Extracted information:
- - - - -

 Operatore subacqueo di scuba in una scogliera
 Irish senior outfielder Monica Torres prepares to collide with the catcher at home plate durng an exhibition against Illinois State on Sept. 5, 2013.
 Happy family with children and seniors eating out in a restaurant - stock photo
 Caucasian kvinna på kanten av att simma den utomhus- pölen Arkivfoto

- - - - -

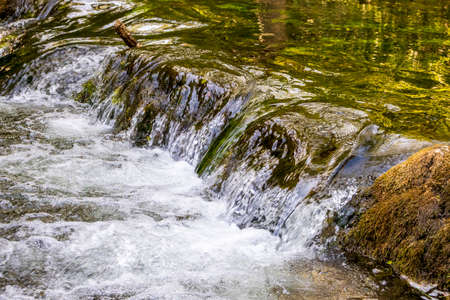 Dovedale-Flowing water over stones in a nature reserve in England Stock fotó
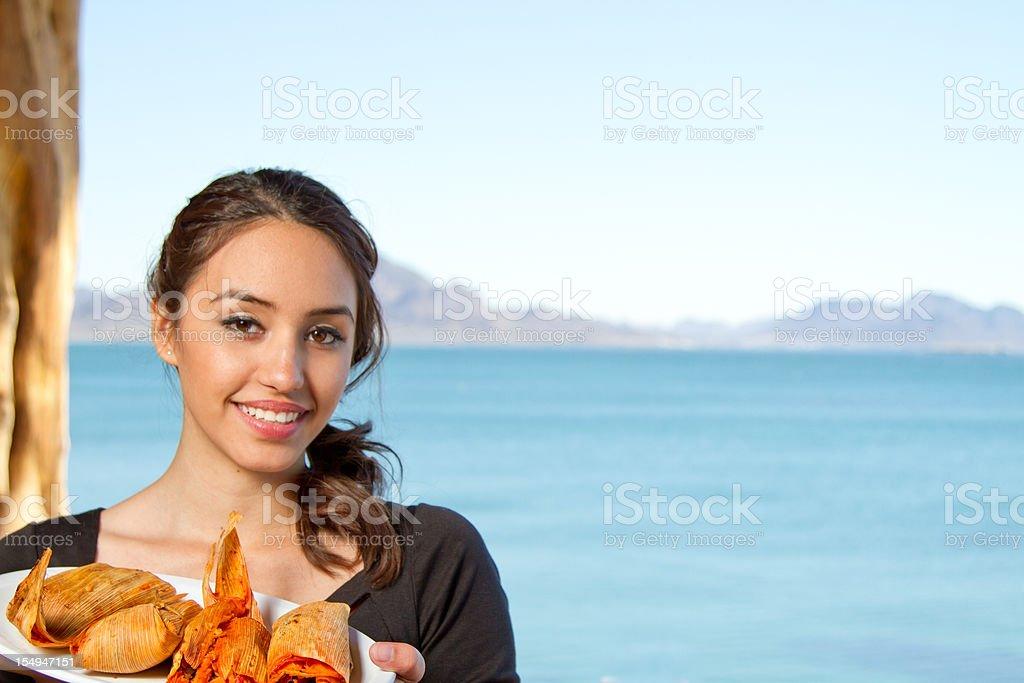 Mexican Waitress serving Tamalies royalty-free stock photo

- - - - -

What to work on:
Reproduce exactly the section above that begins at the line containing "Operatore subacqueo di" and ends at the line containing "Caucasian kvinna på", leaving out all other lines.

Task answer:
 Operatore subacqueo di scuba in una scogliera
 Irish senior outfielder Monica Torres prepares to collide with the catcher at home plate durng an exhibition against Illinois State on Sept. 5, 2013.
 Happy family with children and seniors eating out in a restaurant - stock photo
 Caucasian kvinna på kanten av att simma den utomhus- pölen Arkivfoto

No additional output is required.